_What this exercise asks:_
1 - Set down, word for word, the portion of the passage on Turkey's rate cut that begins with the words containing "The country’s central" and ends with "down on inflation.".
2 - In the passage on Turkey's rate cut, by how many basis points did the central bank lower interest rates on Thursday?

_Extract:_
The country’s central bank cut interest rates by 150 bps to 10.5 per cent on Thursday, even as Turkey’s official inflation rate exceeded 83 per cent in September.

This is the third rate cut in as many months. It runs contrary to the global cycle of monetary tightening in which central banks across countries are raising borrowing costs to clamp down on inflation.

Turkey’s real interest rate is now minus 72 per cent, probably the lowest in the world. Its central bank has indicated that it could halt the monetary easing after one more round of rate cuts but there’s no word yet on what it plans to do about the economy’s severe inflation problem.

[Extracted data entries]
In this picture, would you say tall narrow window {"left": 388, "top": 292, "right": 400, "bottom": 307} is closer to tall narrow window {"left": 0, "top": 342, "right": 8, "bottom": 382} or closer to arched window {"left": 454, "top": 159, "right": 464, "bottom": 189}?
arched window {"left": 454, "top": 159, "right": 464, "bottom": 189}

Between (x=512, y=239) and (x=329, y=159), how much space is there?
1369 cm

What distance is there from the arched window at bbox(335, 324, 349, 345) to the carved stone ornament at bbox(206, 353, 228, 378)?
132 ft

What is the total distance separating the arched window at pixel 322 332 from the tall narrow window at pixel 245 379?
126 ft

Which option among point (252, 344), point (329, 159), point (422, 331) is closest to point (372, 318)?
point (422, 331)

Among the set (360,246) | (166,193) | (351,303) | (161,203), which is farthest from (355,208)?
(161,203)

_Task results:_
1 -
The country’s central bank cut interest rates by 150 bps to 10.5 per cent on Thursday, even as Turkey’s official inflation rate exceeded 83 per cent in September.

This is the third rate cut in as many months. It runs contrary to the global cycle of monetary tightening in which central banks across countries are raising borrowing costs to clamp down on inflation.

2 - 150 basis points.